Allowed voices

We are Lydia and Louis, and we have been asked by Vision to inject a little visual culture into the York-blogosphere. As the leaders of The Norman Rea Gallery we hope that we can offer some authority on such things, perhaps introduce you to something new, possibly give you a new way of looking at something you already know. At the very least we’d like to get you thinking a bit more about art. So let us begin…

Today we visited the Ron Cooke Hub’s latest project, Allowed Voices, curated by the folk from the New School House Gallery, marking the annual Holocaust Memorial Day. The exhibition opens out the events of the Holocaust in a pan-European perspective, with Portraits for Posterity of ordinary people, each of whom experienced the devastation of genocide in individually harrowing circumstances. While undoubtedly sobering, the exhibition is markedly hopeful as its extensive captioning relates the story of each of the subjects’ personal recovery.

These are powerful photographs! This exhibition combines both emotional narratives and conscientious curating to create an emotional photographic journey for any individual who is interested in photography as a medium.

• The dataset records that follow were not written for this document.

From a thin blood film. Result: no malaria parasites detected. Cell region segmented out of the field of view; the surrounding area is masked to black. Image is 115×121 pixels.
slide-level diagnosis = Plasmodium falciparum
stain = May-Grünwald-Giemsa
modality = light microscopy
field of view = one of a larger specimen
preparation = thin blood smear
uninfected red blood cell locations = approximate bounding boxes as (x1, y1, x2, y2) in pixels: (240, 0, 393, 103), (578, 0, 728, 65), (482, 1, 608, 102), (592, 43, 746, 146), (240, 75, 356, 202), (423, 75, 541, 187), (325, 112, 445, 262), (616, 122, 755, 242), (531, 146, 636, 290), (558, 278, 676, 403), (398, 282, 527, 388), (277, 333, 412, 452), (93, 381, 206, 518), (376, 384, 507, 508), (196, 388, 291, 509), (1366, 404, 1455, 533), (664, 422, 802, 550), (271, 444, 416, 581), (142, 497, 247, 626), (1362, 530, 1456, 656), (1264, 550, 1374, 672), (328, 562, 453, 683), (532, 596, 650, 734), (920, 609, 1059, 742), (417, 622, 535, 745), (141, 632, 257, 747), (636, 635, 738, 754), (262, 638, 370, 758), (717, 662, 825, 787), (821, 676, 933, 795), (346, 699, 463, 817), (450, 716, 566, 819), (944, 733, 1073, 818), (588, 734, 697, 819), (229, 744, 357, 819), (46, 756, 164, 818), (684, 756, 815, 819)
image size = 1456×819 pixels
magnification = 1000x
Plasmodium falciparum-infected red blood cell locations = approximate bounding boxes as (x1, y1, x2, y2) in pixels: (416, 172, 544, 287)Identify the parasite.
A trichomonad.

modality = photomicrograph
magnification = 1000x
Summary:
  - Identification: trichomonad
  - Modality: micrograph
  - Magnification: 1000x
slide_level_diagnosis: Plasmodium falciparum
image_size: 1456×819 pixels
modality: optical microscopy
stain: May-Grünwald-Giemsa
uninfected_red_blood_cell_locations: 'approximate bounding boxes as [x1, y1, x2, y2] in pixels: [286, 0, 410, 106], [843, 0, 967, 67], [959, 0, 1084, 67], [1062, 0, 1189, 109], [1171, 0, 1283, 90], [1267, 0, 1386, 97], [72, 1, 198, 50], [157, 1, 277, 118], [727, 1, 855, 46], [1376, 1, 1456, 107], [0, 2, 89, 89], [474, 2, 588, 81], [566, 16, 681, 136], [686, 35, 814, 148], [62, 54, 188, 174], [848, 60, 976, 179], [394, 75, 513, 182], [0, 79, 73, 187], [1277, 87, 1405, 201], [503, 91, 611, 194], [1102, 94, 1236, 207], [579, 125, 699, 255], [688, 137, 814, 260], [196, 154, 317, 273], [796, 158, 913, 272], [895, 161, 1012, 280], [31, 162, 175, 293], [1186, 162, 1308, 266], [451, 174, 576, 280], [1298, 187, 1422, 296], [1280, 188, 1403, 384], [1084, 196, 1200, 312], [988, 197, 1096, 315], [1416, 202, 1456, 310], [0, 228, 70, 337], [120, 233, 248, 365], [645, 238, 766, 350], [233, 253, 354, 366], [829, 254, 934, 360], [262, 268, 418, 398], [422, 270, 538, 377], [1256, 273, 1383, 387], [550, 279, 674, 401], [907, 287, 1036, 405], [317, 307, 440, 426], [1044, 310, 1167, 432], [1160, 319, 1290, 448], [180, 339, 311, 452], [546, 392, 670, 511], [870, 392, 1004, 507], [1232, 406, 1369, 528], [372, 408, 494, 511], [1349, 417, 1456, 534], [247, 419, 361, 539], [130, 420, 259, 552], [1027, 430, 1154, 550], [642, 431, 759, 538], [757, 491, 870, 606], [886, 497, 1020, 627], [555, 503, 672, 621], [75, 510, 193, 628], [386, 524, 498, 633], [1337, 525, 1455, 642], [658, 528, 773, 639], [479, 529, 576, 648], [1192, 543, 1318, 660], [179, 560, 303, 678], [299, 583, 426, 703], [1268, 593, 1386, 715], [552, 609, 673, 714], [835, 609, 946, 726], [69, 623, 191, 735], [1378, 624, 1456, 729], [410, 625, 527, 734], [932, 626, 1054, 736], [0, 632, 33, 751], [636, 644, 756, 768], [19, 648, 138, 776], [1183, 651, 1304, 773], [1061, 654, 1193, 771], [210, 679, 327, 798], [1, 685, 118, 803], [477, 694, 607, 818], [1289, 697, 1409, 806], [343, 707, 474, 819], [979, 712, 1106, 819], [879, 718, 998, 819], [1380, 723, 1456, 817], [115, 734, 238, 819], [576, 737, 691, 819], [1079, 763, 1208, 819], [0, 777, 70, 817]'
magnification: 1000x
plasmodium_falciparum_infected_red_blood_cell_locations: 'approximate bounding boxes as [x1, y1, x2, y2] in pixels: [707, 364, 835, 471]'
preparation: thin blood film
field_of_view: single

The photographs appear to have been manipulated in order to focus on particular facial features giving piercing clarity alongside soft tones on a plain black background – a flourish of technical prowess from Matt Writtle, the photographer.

As of Monday (January 30th) this wall of wizened faces is to be complimented by the installation of a project entitled Speak Up. Speak Out, which encouraged local secondary school pupils to think about themes of genocide and cultural eradication. Again, at the risk of seeming glib, it’s soundly provocative stuff, but is buoyed up by little sparks of youthful ingenuity – for example, in managing to thoughtfully align the Holocaust and campaigns to protect endangered species of elephant, or in the form of the central installation, a pile of discarded shoes.

The combination of the two artistic projects in one space might feel a little chaotic, but the Ron Cooke Hub seems to handle it remarkably well.

Allowed Voices will be at The Ron Cooke Hub until Feb. 5 so go and check it out, we enjoyed it immensely.